## WRITTEN TASKS
a – Please rewrite the paragraph in the passage on Bulgaria and Romania that begins "The sharp external demand contraction" more briefly, keeping its main facts.
b – Answer these questions from the passage on Bulgaria and Romania:
(i) What was Bulgaria's year-on-year inflation rate in June?
(ii) What is the fixed exchange rate of the lev under the currency board?
(iii) What contraction did the initial IMF forecast give for Romania's economy this year?
c – Carry on the passage on Bulgaria and Romania, starting after its last sentence.
===== SELECTED PASSAGE =====
Slowing inflation, sharply down to 2.6% year-on-year in June, will make it easier for Bulgaria to enter the Exchange Rate Mechanism II (ERM II), the two-year waiting room for the adoption of the euro, Eurobank EFG said in its August New Europe report.
“The contagion risk from a probable break up in the currency board of the Baltic States increases market concerns of possible lev denomination,” the report said.Since July 1997 Bulgaria has been operating an International Monetary Fund (IMF) -prescribed currency board system, a tight monetary arrangement that ties the level of cash in circulation to the amount of central bank reserves. The fixed exchange rate of the Bulgarian lev under the system is 1.95583 per euro.
“In the case of such event, it would entail significant economic costs for both corporate and households who are heavily leveraged in foreign exchange,” the bank said, adding that the board has incurred a large overvaluation of the lev. Given the announced intention for Bulgaria to enter ERM II, the new government may eventually be forced to devaluate the local currency to a more competitive rate on the run up to the Eurozone entry, the report said.
The sharp external demand contraction combined with shrinking capital inflows has placed Romania economy under stress, as the 20 billion euro ($28 billion) loan agreement with the IMF from March provided some relief for the economy, the report said. However, the IMF support may not prevent the Romanian economy from contracting deeper than initially thought. The initial IMF forecast, under which the loan was agreed, was for a contraction of the economy of 4% this year.
“As a result a revision of all macroeconomic variables before the disbursement of the second tranche should be expected.”
Lending conditions are becoming increasingly tighter despite the central bank’s concrete measures to boost credit growth and liquidity.
===== DATA =====
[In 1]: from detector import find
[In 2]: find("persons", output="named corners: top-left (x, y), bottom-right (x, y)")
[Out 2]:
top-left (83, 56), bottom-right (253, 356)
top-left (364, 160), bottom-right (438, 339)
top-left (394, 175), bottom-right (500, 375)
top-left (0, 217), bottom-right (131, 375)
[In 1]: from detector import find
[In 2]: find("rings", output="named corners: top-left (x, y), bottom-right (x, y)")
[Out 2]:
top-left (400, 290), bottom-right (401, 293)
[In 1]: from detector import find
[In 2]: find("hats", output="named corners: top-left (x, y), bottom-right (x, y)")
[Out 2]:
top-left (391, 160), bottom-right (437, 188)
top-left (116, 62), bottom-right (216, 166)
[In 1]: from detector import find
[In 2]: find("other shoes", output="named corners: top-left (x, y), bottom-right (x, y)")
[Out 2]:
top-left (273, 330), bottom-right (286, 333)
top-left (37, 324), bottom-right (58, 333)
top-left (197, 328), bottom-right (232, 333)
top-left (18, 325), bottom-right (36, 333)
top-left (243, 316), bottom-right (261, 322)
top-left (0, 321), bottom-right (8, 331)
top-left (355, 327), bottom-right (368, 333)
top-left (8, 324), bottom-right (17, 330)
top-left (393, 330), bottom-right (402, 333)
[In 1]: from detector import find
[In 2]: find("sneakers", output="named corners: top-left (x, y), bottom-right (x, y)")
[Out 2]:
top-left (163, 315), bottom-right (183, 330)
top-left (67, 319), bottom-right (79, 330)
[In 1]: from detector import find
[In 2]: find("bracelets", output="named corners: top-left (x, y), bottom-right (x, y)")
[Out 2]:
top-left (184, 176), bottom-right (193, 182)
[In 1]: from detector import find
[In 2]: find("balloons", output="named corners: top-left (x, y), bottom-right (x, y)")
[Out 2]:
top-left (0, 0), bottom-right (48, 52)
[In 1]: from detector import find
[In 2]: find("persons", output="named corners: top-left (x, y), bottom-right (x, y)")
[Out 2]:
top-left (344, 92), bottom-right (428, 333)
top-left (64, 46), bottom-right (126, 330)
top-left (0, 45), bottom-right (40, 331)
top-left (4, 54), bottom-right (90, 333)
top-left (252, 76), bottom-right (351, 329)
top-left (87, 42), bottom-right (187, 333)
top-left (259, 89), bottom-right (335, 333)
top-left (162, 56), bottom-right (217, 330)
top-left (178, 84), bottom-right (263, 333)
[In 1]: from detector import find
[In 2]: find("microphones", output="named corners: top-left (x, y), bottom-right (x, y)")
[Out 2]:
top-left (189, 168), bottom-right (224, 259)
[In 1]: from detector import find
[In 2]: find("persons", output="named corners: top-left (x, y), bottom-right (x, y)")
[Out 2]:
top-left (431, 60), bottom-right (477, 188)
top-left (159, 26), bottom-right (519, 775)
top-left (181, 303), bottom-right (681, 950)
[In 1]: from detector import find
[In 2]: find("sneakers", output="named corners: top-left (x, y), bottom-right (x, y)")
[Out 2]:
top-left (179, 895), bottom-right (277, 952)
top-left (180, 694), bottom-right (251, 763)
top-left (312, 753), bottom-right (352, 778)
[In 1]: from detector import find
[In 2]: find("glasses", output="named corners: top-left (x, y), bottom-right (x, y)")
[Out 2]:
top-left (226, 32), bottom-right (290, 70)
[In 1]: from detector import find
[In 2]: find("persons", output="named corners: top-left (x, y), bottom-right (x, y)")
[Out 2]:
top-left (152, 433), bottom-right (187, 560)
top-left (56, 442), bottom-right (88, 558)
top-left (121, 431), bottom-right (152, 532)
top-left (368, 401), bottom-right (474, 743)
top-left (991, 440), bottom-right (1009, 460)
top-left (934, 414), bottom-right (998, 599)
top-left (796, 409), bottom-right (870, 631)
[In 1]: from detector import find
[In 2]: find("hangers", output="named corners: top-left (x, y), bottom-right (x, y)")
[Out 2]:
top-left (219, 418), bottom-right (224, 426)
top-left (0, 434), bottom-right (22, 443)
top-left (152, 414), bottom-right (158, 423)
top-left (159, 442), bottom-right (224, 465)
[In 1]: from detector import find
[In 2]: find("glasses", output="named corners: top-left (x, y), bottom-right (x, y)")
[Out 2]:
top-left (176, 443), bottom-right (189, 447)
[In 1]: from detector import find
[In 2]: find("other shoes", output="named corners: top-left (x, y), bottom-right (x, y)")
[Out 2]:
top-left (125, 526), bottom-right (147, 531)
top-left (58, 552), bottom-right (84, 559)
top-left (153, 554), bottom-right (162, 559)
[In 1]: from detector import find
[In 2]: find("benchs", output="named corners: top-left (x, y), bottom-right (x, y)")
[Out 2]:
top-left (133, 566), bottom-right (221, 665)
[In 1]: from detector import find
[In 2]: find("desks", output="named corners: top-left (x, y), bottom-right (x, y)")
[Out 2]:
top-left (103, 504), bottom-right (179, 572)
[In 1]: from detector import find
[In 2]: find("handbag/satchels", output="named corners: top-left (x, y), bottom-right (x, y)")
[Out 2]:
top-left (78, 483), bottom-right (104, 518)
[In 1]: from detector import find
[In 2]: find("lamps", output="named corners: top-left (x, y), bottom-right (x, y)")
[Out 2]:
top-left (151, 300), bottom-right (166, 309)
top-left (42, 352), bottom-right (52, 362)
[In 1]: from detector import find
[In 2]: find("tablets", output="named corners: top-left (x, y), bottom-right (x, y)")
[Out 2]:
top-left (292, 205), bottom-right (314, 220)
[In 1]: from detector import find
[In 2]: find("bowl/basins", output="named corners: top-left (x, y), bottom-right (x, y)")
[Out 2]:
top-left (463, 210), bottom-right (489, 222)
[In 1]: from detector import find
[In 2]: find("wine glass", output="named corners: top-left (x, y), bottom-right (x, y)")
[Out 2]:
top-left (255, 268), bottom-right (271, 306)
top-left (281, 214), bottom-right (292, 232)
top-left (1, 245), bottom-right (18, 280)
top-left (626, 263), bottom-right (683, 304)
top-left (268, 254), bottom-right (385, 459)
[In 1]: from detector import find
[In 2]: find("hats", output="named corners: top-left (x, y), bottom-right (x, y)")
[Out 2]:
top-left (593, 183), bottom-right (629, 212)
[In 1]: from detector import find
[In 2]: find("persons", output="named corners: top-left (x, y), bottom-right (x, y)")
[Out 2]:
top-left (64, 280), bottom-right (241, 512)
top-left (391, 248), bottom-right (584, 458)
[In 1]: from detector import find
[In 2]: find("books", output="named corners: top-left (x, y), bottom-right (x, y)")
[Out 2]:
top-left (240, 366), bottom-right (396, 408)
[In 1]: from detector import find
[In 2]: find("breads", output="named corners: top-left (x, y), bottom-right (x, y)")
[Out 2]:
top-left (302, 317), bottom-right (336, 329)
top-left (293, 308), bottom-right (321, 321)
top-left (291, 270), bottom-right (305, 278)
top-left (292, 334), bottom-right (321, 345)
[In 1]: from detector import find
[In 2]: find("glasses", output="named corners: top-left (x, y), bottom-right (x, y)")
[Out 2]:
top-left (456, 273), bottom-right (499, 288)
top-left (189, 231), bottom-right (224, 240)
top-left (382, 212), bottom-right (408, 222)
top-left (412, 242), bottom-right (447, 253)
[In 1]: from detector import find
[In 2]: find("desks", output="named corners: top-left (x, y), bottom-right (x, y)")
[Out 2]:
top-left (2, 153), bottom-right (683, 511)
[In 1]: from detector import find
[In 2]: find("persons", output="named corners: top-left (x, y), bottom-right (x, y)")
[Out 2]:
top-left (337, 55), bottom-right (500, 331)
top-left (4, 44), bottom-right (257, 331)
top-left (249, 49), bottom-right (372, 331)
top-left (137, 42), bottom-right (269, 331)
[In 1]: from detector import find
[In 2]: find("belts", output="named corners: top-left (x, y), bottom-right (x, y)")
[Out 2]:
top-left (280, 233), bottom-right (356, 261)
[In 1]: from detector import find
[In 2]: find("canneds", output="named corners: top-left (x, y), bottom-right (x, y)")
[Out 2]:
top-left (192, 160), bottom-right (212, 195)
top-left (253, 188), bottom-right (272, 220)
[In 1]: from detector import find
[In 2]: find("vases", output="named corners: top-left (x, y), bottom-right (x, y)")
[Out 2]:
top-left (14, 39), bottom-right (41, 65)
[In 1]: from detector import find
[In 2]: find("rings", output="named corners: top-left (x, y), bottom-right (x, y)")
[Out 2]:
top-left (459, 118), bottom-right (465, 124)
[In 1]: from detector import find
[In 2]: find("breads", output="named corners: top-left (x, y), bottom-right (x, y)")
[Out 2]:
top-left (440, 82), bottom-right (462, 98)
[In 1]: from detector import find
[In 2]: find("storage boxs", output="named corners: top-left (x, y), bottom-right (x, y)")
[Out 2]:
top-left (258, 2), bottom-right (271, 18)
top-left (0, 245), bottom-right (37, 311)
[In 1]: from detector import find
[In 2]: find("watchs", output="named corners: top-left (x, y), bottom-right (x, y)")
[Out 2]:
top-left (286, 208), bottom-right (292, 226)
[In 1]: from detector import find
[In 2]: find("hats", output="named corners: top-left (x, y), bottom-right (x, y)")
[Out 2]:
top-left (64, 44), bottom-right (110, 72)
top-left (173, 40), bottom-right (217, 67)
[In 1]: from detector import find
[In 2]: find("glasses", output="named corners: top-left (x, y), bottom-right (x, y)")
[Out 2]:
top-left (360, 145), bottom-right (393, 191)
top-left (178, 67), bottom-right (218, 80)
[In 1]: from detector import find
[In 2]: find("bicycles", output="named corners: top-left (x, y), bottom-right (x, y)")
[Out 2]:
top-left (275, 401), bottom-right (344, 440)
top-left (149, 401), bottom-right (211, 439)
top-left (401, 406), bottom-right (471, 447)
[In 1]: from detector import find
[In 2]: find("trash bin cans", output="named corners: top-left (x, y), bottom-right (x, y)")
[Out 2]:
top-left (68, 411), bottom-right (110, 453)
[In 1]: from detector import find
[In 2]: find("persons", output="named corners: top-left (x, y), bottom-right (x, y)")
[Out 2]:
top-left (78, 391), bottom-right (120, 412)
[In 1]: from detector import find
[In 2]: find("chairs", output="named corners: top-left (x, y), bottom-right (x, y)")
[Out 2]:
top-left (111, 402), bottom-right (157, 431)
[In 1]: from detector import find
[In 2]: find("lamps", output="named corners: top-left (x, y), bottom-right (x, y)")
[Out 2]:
=====
## ANSWER SET
a – A sharp fall in external demand and shrinking capital inflows have put Romania's economy under stress. The 20 billion euro ($28 billion) IMF loan agreed in March brought some relief. It may not stop the economy from contracting more than the 4% for this year that the IMF first forecast when the loan was agreed.

b –
(i) 2.6%
(ii) 1.95583 lev per euro
(iii) 4%

c –
Inflation eased to 5.9% in June and leaves room for more bold interest rate cuts, the report said.
Romania’s central bank has lower its interest rate to 8.5% after cutting it on four occasions since the beginning of the year.
“[...] poor weather conditions have a negative impact on output and this is likely to impact negatively on inflation once again too.”
Serbia was one of the first countries to turn to IMF and other international organisations for financial support. By and large, the agreed aid will ensure adequate financing in the next two years, the report said.
“On the other hand, the challenges of the implementation in terms of fiscal consolidation are enormous. In fact it threatens to put the economy deeper into recession, given the size of the public sector.”
The good thing is that long term investors maintain their exposure in the country, the report said.
The bank sees Serbia’s consolidated budget deficit turning out to 4.5% of gross domestic product (GDP) this year, much higher than the 3.0% revised target set under the 3.0 billion euro loan deal with the IMF clinched in March.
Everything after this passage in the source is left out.